§ **Exercise aim**
Nothing before the line containing "As depicted in" belongs in the answer; quote that line and all lines after it through the end of the material, word for word.

━━━━━ Task data ━━━━━

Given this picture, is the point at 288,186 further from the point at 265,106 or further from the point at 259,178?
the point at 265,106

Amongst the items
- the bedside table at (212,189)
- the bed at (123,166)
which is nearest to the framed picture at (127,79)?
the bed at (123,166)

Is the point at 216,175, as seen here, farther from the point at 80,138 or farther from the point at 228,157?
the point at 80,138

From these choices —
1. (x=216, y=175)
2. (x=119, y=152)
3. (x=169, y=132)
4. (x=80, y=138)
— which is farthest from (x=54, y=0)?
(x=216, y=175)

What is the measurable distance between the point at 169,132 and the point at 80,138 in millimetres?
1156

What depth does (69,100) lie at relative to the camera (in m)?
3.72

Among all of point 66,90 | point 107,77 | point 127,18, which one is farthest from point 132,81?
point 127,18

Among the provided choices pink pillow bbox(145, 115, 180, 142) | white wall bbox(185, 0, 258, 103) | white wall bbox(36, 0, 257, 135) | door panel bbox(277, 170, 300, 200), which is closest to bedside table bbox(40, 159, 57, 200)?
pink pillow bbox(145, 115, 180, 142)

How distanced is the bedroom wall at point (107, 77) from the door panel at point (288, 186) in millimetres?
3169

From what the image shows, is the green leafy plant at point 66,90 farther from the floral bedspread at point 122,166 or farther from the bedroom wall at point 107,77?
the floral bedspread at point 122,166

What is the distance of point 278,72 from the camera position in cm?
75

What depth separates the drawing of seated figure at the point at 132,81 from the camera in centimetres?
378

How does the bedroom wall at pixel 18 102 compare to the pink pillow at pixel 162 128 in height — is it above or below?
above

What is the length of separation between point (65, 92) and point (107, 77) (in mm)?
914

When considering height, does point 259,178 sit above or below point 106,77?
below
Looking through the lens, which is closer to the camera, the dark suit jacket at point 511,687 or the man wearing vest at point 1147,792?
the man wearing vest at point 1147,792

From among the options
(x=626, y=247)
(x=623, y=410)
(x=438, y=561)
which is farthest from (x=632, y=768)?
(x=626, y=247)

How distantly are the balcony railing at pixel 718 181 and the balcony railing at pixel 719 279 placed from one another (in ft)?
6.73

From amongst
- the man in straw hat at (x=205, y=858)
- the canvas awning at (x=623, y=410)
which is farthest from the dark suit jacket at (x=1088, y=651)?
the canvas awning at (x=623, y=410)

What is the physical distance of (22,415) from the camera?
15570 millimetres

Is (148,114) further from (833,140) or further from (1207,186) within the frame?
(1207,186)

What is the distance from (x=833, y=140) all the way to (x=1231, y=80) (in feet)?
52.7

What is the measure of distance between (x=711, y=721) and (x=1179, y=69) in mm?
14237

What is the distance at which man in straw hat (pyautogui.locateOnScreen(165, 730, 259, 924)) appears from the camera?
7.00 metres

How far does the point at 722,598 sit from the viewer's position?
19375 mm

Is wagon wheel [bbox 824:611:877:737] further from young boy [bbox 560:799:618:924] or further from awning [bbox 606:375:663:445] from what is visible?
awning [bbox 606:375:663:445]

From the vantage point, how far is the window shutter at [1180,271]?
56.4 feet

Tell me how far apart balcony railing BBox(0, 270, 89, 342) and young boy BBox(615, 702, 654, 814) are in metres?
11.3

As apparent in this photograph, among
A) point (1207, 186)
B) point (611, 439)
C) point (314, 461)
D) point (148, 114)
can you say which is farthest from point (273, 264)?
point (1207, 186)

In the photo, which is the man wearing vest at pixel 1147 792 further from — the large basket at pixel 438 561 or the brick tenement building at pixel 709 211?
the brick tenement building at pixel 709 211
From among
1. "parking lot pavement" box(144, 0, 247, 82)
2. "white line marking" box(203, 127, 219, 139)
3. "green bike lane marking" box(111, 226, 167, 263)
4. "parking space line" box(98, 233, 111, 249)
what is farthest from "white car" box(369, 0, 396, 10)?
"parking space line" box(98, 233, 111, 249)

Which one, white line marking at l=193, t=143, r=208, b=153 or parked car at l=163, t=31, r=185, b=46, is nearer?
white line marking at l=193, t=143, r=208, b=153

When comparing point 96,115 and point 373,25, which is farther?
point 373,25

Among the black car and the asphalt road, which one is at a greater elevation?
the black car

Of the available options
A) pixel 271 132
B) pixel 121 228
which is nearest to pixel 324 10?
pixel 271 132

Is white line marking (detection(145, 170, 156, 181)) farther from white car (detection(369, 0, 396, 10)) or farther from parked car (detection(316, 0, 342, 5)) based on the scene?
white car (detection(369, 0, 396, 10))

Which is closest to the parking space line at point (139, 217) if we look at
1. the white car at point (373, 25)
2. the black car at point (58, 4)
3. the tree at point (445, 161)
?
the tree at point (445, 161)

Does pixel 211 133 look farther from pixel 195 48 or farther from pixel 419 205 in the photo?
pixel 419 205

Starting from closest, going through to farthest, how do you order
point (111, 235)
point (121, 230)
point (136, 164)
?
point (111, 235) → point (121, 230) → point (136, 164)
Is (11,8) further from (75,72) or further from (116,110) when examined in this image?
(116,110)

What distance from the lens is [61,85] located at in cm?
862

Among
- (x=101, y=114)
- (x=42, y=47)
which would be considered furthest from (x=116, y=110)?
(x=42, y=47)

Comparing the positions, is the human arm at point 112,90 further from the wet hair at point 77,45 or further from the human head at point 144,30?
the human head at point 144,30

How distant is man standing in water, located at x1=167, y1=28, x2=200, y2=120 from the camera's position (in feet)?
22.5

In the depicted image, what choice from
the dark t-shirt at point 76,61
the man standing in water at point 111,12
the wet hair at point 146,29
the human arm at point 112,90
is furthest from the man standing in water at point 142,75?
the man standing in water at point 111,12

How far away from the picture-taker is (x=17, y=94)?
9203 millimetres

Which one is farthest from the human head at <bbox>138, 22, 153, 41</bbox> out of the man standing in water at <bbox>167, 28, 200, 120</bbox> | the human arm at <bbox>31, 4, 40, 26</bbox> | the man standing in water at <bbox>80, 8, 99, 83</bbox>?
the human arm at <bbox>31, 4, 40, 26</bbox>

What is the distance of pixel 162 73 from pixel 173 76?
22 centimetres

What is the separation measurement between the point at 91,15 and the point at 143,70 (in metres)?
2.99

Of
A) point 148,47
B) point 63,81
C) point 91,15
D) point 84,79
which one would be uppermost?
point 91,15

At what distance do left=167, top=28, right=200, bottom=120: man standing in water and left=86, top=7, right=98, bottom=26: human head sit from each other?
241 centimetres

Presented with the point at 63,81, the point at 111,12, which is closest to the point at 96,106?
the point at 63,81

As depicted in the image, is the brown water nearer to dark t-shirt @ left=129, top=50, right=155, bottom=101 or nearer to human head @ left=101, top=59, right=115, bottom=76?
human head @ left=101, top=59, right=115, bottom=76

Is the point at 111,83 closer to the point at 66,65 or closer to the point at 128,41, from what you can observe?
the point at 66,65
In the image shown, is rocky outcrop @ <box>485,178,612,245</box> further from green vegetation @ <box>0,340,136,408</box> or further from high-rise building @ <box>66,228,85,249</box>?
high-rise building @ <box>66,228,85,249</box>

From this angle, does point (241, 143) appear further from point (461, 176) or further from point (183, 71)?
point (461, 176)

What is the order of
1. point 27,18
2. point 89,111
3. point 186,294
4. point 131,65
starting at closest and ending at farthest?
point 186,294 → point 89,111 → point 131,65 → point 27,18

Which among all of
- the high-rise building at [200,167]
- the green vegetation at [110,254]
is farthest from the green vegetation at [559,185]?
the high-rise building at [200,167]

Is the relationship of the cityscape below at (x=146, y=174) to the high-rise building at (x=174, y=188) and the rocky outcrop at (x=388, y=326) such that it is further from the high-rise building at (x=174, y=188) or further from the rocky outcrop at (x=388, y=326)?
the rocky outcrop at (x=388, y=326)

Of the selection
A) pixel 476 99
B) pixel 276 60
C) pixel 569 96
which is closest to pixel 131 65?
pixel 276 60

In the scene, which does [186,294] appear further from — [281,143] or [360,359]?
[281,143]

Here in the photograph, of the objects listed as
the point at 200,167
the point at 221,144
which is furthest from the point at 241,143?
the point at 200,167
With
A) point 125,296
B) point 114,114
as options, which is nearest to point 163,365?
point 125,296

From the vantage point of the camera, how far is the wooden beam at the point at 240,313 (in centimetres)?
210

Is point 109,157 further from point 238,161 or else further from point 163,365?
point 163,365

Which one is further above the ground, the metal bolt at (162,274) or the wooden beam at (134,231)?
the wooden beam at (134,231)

━━━━━

§ **Finished exercise**
As depicted in the image, is the brown water nearer to dark t-shirt @ left=129, top=50, right=155, bottom=101 or nearer to human head @ left=101, top=59, right=115, bottom=76?
human head @ left=101, top=59, right=115, bottom=76

Is the point at 111,83 closer to the point at 66,65 or closer to the point at 128,41, from what you can observe?
the point at 66,65
In the image shown, is rocky outcrop @ <box>485,178,612,245</box> further from green vegetation @ <box>0,340,136,408</box> or further from high-rise building @ <box>66,228,85,249</box>?
high-rise building @ <box>66,228,85,249</box>

From this angle, does point (241, 143) appear further from point (461, 176) or further from point (183, 71)?
point (461, 176)

What is the order of
1. point 27,18
2. point 89,111
3. point 186,294
4. point 131,65
starting at closest and ending at farthest?
point 186,294 → point 89,111 → point 131,65 → point 27,18

Which among all of
- the high-rise building at [200,167]
- the green vegetation at [110,254]
is farthest from the green vegetation at [559,185]?
the high-rise building at [200,167]

Is the relationship of the cityscape below at (x=146, y=174) to the high-rise building at (x=174, y=188) and the rocky outcrop at (x=388, y=326) such that it is further from the high-rise building at (x=174, y=188) or further from the rocky outcrop at (x=388, y=326)?
the rocky outcrop at (x=388, y=326)

Of the selection
A) pixel 476 99
B) pixel 276 60
C) pixel 569 96
which is closest to pixel 131 65?
pixel 276 60

In the scene, which does [186,294] appear further from — [281,143] or [360,359]?
[281,143]

Here in the photograph, of the objects listed as
the point at 200,167
the point at 221,144
which is furthest from the point at 241,143?
the point at 200,167
With
A) point 125,296
B) point 114,114
as options, which is nearest to point 163,365?
point 125,296

From the vantage point of the camera, how far is the wooden beam at the point at 240,313 (in centimetres)?
210

Is point 109,157 further from point 238,161 or else further from point 163,365?
point 163,365

Which one is further above the ground, the metal bolt at (162,274) or the wooden beam at (134,231)?
the wooden beam at (134,231)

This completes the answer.